RECORDED INFORMATION: Begin

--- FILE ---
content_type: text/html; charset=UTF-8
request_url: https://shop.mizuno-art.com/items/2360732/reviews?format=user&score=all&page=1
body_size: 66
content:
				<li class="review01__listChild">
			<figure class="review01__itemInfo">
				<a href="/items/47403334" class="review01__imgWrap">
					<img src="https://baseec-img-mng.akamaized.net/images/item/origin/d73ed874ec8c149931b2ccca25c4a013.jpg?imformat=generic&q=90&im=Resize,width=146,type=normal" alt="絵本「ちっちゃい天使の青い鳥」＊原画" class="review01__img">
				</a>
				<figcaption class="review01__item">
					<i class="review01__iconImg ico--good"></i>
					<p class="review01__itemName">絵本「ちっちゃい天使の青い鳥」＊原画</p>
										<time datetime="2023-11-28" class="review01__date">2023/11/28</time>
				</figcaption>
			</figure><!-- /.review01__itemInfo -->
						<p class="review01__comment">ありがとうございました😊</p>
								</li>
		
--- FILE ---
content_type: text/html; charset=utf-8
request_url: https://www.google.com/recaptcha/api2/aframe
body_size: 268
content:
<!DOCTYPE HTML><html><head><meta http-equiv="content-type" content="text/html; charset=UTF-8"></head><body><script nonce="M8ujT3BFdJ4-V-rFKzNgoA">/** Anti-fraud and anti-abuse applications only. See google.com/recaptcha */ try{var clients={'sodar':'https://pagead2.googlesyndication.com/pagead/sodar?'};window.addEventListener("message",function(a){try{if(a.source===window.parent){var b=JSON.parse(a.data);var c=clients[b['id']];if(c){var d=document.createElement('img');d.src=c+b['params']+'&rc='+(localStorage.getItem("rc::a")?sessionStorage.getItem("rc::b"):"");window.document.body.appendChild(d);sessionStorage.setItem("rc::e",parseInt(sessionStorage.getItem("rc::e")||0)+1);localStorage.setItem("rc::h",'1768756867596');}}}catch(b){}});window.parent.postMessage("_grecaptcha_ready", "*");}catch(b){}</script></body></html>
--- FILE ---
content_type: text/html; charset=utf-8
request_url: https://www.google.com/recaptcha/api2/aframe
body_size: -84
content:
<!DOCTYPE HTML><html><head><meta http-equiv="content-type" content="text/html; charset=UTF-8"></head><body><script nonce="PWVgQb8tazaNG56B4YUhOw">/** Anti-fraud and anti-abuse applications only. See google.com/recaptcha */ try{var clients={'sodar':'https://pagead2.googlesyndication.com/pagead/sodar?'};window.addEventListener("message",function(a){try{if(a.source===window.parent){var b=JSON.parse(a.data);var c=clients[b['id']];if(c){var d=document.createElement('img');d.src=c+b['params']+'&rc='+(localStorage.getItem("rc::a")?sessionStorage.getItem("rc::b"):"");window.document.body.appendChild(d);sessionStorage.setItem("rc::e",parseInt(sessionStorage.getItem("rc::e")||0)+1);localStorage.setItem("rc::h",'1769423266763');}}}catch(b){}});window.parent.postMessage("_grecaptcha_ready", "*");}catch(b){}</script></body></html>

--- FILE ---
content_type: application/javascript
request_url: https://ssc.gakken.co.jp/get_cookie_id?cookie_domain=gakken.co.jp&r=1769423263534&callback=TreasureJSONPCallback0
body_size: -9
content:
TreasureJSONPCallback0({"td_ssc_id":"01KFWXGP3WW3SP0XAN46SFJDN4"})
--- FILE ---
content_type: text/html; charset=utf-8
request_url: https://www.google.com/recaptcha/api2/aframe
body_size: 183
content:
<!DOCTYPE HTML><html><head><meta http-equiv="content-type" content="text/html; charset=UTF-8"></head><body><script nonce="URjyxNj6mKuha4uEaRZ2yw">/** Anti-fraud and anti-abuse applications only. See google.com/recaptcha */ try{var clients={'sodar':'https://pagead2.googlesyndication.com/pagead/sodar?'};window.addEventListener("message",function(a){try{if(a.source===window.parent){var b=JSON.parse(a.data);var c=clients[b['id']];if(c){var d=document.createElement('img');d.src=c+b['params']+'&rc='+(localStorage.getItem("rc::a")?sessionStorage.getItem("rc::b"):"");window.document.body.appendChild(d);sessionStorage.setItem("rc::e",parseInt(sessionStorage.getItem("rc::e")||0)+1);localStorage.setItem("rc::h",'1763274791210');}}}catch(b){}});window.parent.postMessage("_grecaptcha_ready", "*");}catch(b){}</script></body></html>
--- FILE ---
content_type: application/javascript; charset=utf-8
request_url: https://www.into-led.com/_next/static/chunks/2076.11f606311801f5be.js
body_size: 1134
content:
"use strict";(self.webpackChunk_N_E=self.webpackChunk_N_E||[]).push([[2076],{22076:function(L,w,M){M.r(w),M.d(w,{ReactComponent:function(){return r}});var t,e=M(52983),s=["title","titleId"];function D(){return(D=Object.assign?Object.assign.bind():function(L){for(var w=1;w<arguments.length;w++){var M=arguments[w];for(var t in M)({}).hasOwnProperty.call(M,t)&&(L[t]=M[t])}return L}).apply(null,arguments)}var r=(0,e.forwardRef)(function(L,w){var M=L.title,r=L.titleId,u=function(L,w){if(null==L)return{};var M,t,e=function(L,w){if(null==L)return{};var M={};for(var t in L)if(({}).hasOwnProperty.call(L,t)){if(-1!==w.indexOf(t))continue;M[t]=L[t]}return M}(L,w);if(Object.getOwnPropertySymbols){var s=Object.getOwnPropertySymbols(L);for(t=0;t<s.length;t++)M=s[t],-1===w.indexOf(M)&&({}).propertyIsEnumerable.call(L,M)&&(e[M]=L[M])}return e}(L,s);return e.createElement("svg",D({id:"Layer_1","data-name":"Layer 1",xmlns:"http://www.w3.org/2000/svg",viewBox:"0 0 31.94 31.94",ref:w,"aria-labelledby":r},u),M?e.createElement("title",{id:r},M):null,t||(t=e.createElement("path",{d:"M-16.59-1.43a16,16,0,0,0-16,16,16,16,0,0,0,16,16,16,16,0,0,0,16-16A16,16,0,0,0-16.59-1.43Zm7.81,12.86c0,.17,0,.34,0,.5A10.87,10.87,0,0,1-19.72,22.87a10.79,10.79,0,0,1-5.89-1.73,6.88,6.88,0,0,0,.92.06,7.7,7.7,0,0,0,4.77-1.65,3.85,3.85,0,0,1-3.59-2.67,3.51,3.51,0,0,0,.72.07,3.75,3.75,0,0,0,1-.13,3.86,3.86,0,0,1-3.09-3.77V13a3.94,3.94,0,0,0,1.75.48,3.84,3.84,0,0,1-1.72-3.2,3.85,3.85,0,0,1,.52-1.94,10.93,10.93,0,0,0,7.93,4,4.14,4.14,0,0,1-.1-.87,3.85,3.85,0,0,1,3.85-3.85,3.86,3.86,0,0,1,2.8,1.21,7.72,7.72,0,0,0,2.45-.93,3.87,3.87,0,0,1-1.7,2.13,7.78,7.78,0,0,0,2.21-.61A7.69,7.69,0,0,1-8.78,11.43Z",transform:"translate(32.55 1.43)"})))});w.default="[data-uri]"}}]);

RECORDED INFORMATION: End

* [TASK REQUIREMENTS] Write the data out again, verbatim.

* [RESULT FOR THIS EXERCISE]
--- FILE ---
content_type: text/html; charset=UTF-8
request_url: https://shop.mizuno-art.com/items/2360732/reviews?format=user&score=all&page=1
body_size: 66
content:
				<li class="review01__listChild">
			<figure class="review01__itemInfo">
				<a href="/items/47403334" class="review01__imgWrap">
					<img src="https://baseec-img-mng.akamaized.net/images/item/origin/d73ed874ec8c149931b2ccca25c4a013.jpg?imformat=generic&q=90&im=Resize,width=146,type=normal" alt="絵本「ちっちゃい天使の青い鳥」＊原画" class="review01__img">
				</a>
				<figcaption class="review01__item">
					<i class="review01__iconImg ico--good"></i>
					<p class="review01__itemName">絵本「ちっちゃい天使の青い鳥」＊原画</p>
										<time datetime="2023-11-28" class="review01__date">2023/11/28</time>
				</figcaption>
			</figure><!-- /.review01__itemInfo -->
						<p class="review01__comment">ありがとうございました😊</p>
								</li>
		
--- FILE ---
content_type: text/html; charset=utf-8
request_url: https://www.google.com/recaptcha/api2/aframe
body_size: 268
content:
<!DOCTYPE HTML><html><head><meta http-equiv="content-type" content="text/html; charset=UTF-8"></head><body><script nonce="M8ujT3BFdJ4-V-rFKzNgoA">/** Anti-fraud and anti-abuse applications only. See google.com/recaptcha */ try{var clients={'sodar':'https://pagead2.googlesyndication.com/pagead/sodar?'};window.addEventListener("message",function(a){try{if(a.source===window.parent){var b=JSON.parse(a.data);var c=clients[b['id']];if(c){var d=document.createElement('img');d.src=c+b['params']+'&rc='+(localStorage.getItem("rc::a")?sessionStorage.getItem("rc::b"):"");window.document.body.appendChild(d);sessionStorage.setItem("rc::e",parseInt(sessionStorage.getItem("rc::e")||0)+1);localStorage.setItem("rc::h",'1768756867596');}}}catch(b){}});window.parent.postMessage("_grecaptcha_ready", "*");}catch(b){}</script></body></html>
--- FILE ---
content_type: text/html; charset=utf-8
request_url: https://www.google.com/recaptcha/api2/aframe
body_size: -84
content:
<!DOCTYPE HTML><html><head><meta http-equiv="content-type" content="text/html; charset=UTF-8"></head><body><script nonce="PWVgQb8tazaNG56B4YUhOw">/** Anti-fraud and anti-abuse applications only. See google.com/recaptcha */ try{var clients={'sodar':'https://pagead2.googlesyndication.com/pagead/sodar?'};window.addEventListener("message",function(a){try{if(a.source===window.parent){var b=JSON.parse(a.data);var c=clients[b['id']];if(c){var d=document.createElement('img');d.src=c+b['params']+'&rc='+(localStorage.getItem("rc::a")?sessionStorage.getItem("rc::b"):"");window.document.body.appendChild(d);sessionStorage.setItem("rc::e",parseInt(sessionStorage.getItem("rc::e")||0)+1);localStorage.setItem("rc::h",'1769423266763');}}}catch(b){}});window.parent.postMessage("_grecaptcha_ready", "*");}catch(b){}</script></body></html>

--- FILE ---
content_type: application/javascript
request_url: https://ssc.gakken.co.jp/get_cookie_id?cookie_domain=gakken.co.jp&r=1769423263534&callback=TreasureJSONPCallback0
body_size: -9
content:
TreasureJSONPCallback0({"td_ssc_id":"01KFWXGP3WW3SP0XAN46SFJDN4"})
--- FILE ---
content_type: text/html; charset=utf-8
request_url: https://www.google.com/recaptcha/api2/aframe
body_size: 183
content:
<!DOCTYPE HTML><html><head><meta http-equiv="content-type" content="text/html; charset=UTF-8"></head><body><script nonce="URjyxNj6mKuha4uEaRZ2yw">/** Anti-fraud and anti-abuse applications only. See google.com/recaptcha */ try{var clients={'sodar':'https://pagead2.googlesyndication.com/pagead/sodar?'};window.addEventListener("message",function(a){try{if(a.source===window.parent){var b=JSON.parse(a.data);var c=clients[b['id']];if(c){var d=document.createElement('img');d.src=c+b['params']+'&rc='+(localStorage.getItem("rc::a")?sessionStorage.getItem("rc::b"):"");window.document.body.appendChild(d);sessionStorage.setItem("rc::e",parseInt(sessionStorage.getItem("rc::e")||0)+1);localStorage.setItem("rc::h",'1763274791210');}}}catch(b){}});window.parent.postMessage("_grecaptcha_ready", "*");}catch(b){}</script></body></html>
--- FILE ---
content_type: application/javascript; charset=utf-8
request_url: https://www.into-led.com/_next/static/chunks/2076.11f606311801f5be.js
body_size: 1134
content:
"use strict";(self.webpackChunk_N_E=self.webpackChunk_N_E||[]).push([[2076],{22076:function(L,w,M){M.r(w),M.d(w,{ReactComponent:function(){return r}});var t,e=M(52983),s=["title","titleId"];function D(){return(D=Object.assign?Object.assign.bind():function(L){for(var w=1;w<arguments.length;w++){var M=arguments[w];for(var t in M)({}).hasOwnProperty.call(M,t)&&(L[t]=M[t])}return L}).apply(null,arguments)}var r=(0,e.forwardRef)(function(L,w){var M=L.title,r=L.titleId,u=function(L,w){if(null==L)return{};var M,t,e=function(L,w){if(null==L)return{};var M={};for(var t in L)if(({}).hasOwnProperty.call(L,t)){if(-1!==w.indexOf(t))continue;M[t]=L[t]}return M}(L,w);if(Object.getOwnPropertySymbols){var s=Object.getOwnPropertySymbols(L);for(t=0;t<s.length;t++)M=s[t],-1===w.indexOf(M)&&({}).propertyIsEnumerable.call(L,M)&&(e[M]=L[M])}return e}(L,s);return e.createElement("svg",D({id:"Layer_1","data-name":"Layer 1",xmlns:"http://www.w3.org/2000/svg",viewBox:"0 0 31.94 31.94",ref:w,"aria-labelledby":r},u),M?e.createElement("title",{id:r},M):null,t||(t=e.createElement("path",{d:"M-16.59-1.43a16,16,0,0,0-16,16,16,16,0,0,0,16,16,16,16,0,0,0,16-16A16,16,0,0,0-16.59-1.43Zm7.81,12.86c0,.17,0,.34,0,.5A10.87,10.87,0,0,1-19.72,22.87a10.79,10.79,0,0,1-5.89-1.73,6.88,6.88,0,0,0,.92.06,7.7,7.7,0,0,0,4.77-1.65,3.85,3.85,0,0,1-3.59-2.67,3.51,3.51,0,0,0,.72.07,3.75,3.75,0,0,0,1-.13,3.86,3.86,0,0,1-3.09-3.77V13a3.94,3.94,0,0,0,1.75.48,3.84,3.84,0,0,1-1.72-3.2,3.85,3.85,0,0,1,.52-1.94,10.93,10.93,0,0,0,7.93,4,4.14,4.14,0,0,1-.1-.87,3.85,3.85,0,0,1,3.85-3.85,3.86,3.86,0,0,1,2.8,1.21,7.72,7.72,0,0,0,2.45-.93,3.87,3.87,0,0,1-1.7,2.13,7.78,7.78,0,0,0,2.21-.61A7.69,7.69,0,0,1-8.78,11.43Z",transform:"translate(32.55 1.43)"})))});w.default="[data-uri]"}}]);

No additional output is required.